(Beginning of Data under study)

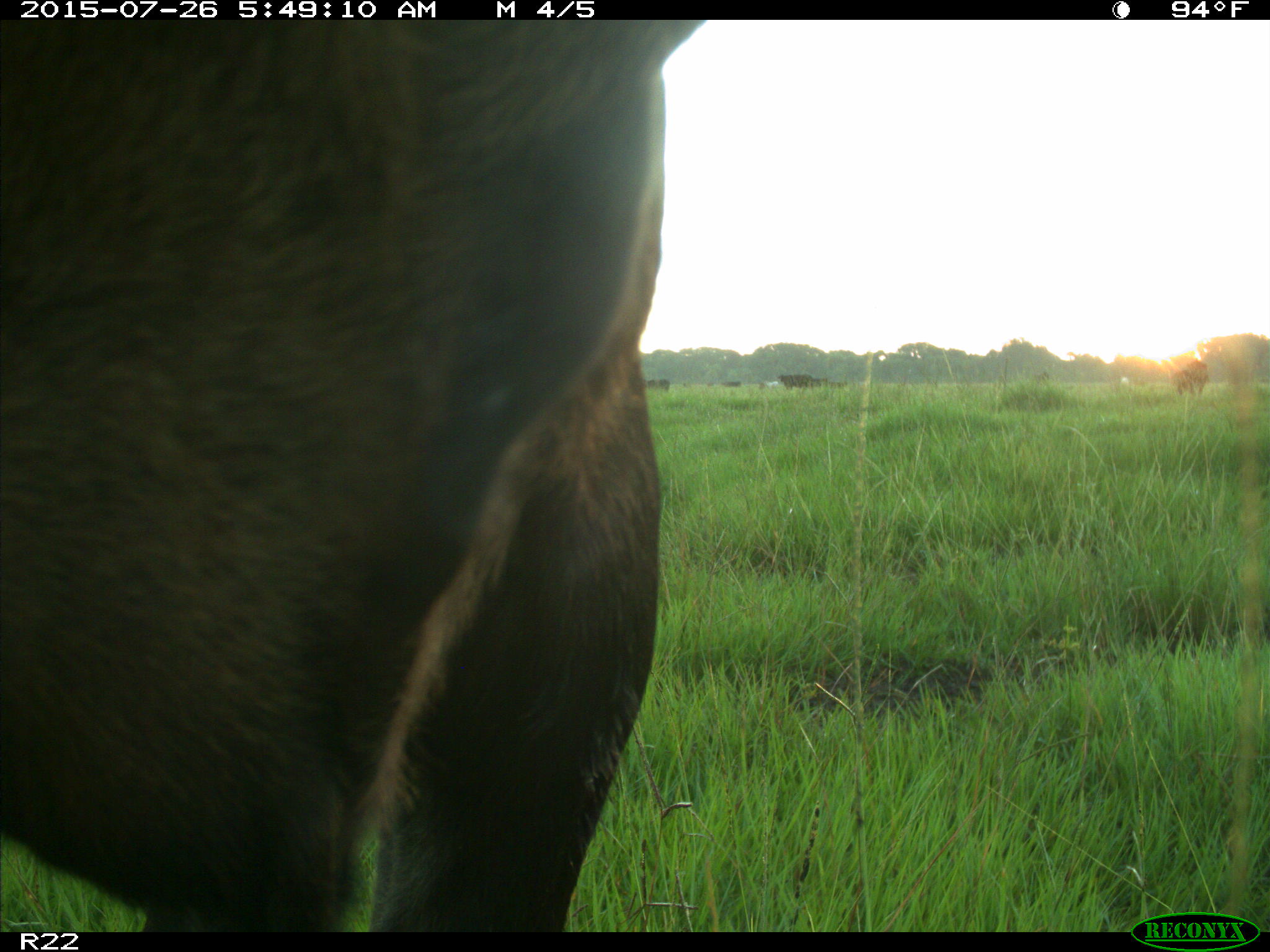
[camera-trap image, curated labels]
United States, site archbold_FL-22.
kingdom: Animalia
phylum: Chordata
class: Mammalia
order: Artiodactyla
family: Bovidae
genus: Bos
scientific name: Bos taurus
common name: domestic cow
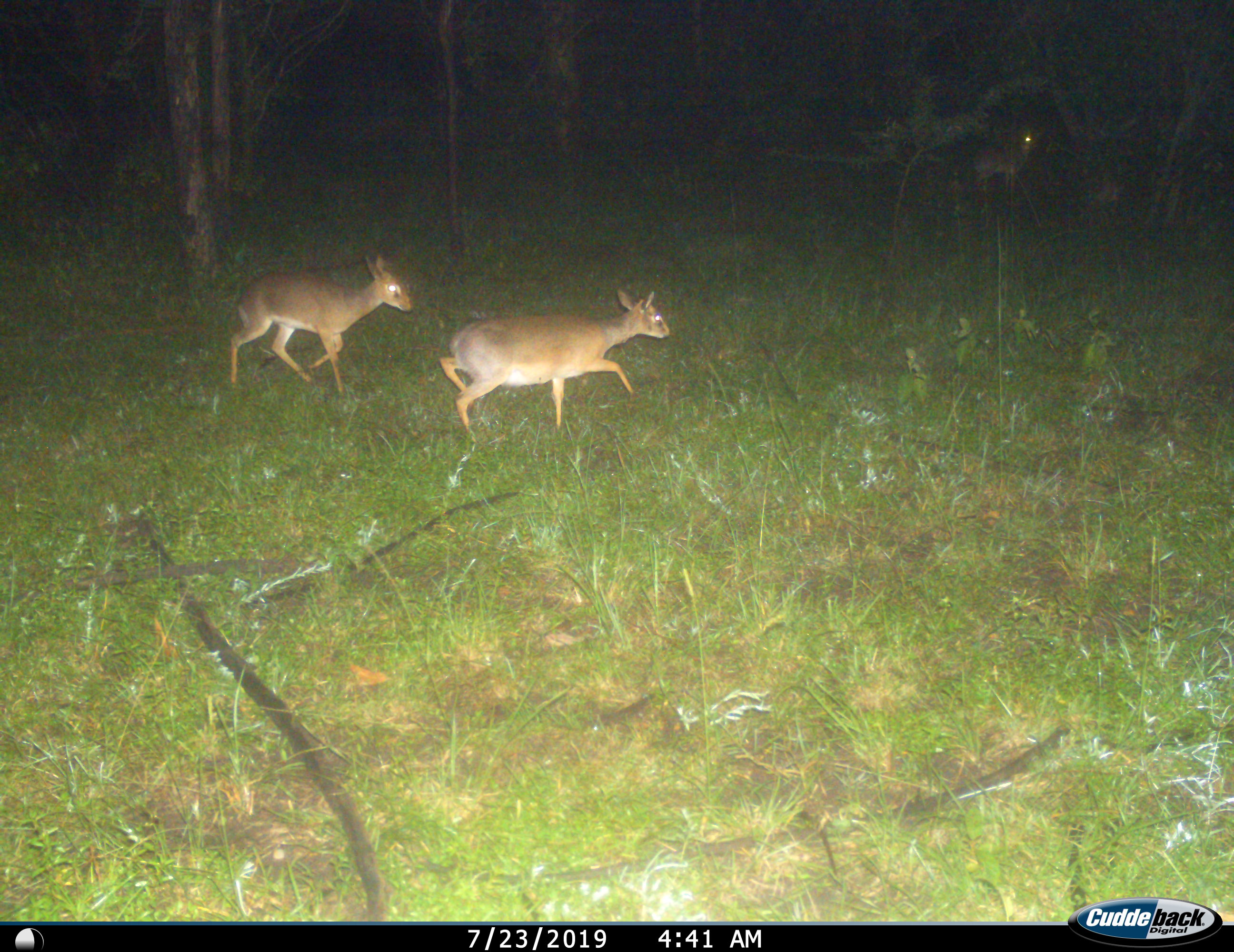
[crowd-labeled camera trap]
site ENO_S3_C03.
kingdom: Animalia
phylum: Chordata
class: Mammalia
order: Artiodactyla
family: Bovidae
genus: Madoqua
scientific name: Madoqua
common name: dik-dik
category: dikdik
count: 3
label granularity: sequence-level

(End of Data under study)

Task details :: Only lines that hold the string "site" belong in the answer, so copy every one of them from the records.

Exercise response ::
United States, site archbold_FL-22.
site ENO_S3_C03.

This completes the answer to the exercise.